I'm not sure if you can achieve the same result without a lot more work. std::sort() is made to sort sequences of elements defined by two random access iterators. Unfortunately, it determines the type of the element from the iterator. For example:
std::sort(&array[0], &array[N + L]);
will sort all of the elements of array. The problem is that it assumes that the subscripting, increment, decrement, and other indexing operators of the iterator step over elements of the sequence. I believe that the only way that you can sort slices of the array (I think that this is what you are after), is to write an iterator that indexes based on L. This is what sellibitze has done in the stride_iterator answer.

namespace
{
struct NewCompare
{
bool operator()( const int a, const int b ) const
{
return a < b;
}
};
}
std::sort(array+start,array+start+L,NewCompare);
Do test with std::stable_sort() on realistic data-sets - for some data mixes its substantially faster!
On many compilers (GCC iirc) there's a nasty bite: the std::sort() template asserts that the comparator is correct by testing it TWICE, once reversed, to ensure the result is reversed!
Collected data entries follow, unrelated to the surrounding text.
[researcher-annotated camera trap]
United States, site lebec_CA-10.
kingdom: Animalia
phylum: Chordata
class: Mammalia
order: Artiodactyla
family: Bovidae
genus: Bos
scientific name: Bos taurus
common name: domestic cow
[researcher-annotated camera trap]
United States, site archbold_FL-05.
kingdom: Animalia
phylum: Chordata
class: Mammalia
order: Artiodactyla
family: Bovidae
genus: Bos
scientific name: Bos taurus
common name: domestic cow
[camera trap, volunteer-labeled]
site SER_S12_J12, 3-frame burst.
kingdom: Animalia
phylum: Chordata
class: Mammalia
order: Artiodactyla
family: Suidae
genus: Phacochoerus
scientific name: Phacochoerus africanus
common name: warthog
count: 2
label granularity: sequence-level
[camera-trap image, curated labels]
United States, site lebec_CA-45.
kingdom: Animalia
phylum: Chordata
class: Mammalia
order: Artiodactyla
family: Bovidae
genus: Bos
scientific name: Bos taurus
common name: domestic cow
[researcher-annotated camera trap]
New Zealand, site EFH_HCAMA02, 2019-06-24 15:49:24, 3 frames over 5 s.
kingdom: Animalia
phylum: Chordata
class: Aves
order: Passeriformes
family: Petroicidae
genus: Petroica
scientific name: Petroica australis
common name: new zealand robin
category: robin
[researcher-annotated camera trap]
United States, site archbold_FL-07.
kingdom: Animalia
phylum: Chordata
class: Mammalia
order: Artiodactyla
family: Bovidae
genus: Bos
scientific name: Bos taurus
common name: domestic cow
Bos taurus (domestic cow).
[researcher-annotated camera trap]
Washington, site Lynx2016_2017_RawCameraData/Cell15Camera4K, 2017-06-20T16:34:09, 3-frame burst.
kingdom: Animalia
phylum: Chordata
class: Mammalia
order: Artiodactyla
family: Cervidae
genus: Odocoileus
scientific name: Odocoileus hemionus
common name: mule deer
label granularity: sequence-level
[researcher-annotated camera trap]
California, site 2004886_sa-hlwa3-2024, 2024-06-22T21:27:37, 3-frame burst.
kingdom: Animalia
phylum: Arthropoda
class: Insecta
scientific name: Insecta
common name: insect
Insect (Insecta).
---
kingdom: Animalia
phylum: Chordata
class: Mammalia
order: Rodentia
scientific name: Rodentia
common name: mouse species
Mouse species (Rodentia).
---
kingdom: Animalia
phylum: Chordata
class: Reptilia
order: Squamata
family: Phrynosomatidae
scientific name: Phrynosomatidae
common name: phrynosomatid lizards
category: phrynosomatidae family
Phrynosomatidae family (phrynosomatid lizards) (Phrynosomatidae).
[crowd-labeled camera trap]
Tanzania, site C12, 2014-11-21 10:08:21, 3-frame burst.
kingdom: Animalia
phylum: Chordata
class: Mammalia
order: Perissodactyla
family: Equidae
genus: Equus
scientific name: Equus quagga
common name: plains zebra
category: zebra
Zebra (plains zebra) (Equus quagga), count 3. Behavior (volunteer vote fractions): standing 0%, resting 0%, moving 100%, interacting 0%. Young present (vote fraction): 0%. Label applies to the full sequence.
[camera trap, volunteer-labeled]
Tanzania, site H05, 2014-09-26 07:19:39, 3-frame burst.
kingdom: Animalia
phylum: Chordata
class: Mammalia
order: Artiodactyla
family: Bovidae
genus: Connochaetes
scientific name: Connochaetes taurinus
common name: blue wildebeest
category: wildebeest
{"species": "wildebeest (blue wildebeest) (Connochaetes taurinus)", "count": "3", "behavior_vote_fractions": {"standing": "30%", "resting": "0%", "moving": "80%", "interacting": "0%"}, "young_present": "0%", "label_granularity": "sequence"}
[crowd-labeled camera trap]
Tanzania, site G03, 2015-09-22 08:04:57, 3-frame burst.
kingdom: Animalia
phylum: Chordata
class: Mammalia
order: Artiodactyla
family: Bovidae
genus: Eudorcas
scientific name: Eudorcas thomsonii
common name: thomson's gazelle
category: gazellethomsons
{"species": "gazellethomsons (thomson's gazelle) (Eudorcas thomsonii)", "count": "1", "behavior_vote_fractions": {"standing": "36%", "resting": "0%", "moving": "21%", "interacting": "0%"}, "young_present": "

This will absolutely completely kill performance for moderate datasets in normal builds. The solution is something like this:
#ifdef NDEBUG
#define WAS_NDEBUG
#undef NDEBUG
#endif
#define NDEBUG
#include <algorithm>
#ifdef WAS_NDEBUG
#undef WAS_NDEBUG
#else
#undef NDEBUG
#endif
Adapted from this excellent blog entry: http://www.tilander.org/aurora/2007/12/comparing-stdsort-and-qsort.html

Arkadiy has the right idea. You can sort in place if you create an array of pointers and sort that:
#define NN 7
#define LL 4
int array[NN*LL] = {
3, 5, 5, 5,
3, 6, 6, 6,
4, 4, 4, 4,
4, 3, 3, 3,
2, 2, 2, 2,
2, 0, 0, 0,
1, 1, 1, 1
};
struct IntPtrArrayComp {
int length;
IntPtrArrayComp(int len) : length(len) {}
bool operator()(int* const & a, int* const & b) {
for (int i = 0; i < length; ++i) {
if (a[i] < b[i]) return true;
else if (a[i] > b[i]) return false;
}
return false;
}
};
void sortArrayInPlace(int* array, int number, int length)
{
int** ptrs = new int*[number];
int** span = ptrs;
for (int* a = array; a < array+number*length; a+=length) {
*span++ = a;
}
std::sort(ptrs, ptrs+number, IntPtrArrayComp(length));
int* buf = new int[number];
for (int n = 0; n < number; ++n) {
int offset = (ptrs[n] - array)/length;
if (offset == n) continue;
// swap
int* a_n = array+n*length;
std::move(a_n, a_n+length, buf);
std::move(ptrs[n], ptrs[n]+length, a_n);
std::move(buf, buf+length, ptrs[n]);
// find what is pointing to a_n and point it
// to where the data was move to
int find = 0;
for (int i = n+1; i < number; ++i) {
if (ptrs[i] == a_n) {
find = i;
break;
}
}
ptrs[find] = ptrs[n];
}
delete[] buf;
delete[] ptrs;
}
int main()
{
for (int n = 0; n< NN; ++n) {
for (int l = 0; l < LL; ++l) {
std::cout << array[n*LL+l];
}
std::cout << std::endl;
}
std::cout << "----" << std::endl;
sortArrayInPlace(array, NN, LL);
for (int n = 0; n< NN; ++n) {
for (int l = 0; l < LL; ++l) {
std::cout << array[n*LL+l];
}
std::cout << std::endl;
}
return 0;
}
Output:
3555
3666
4444
4333
2222
2000
1111
----
1111
2000
2222
3555
3666
4333
4444

A lot of these answers seem like overkill. If you really have to do it C++ style, using jmucchiello's example:
template <int Length>
struct Block
{
int n_[Length];
bool operator <(Block const &rhs) const
{
for (int i(0); i < Length; ++i)
{
if (n_[i] < rhs.n_[i])
return true;
else if (n_[i] > rhs.n_[i])
return false;
}
return false;
}
};
and then sort with:
sort((Block<4> *)&array[0], (Block<4> *)&array[NN]);
It doesn't have to be any more complicated.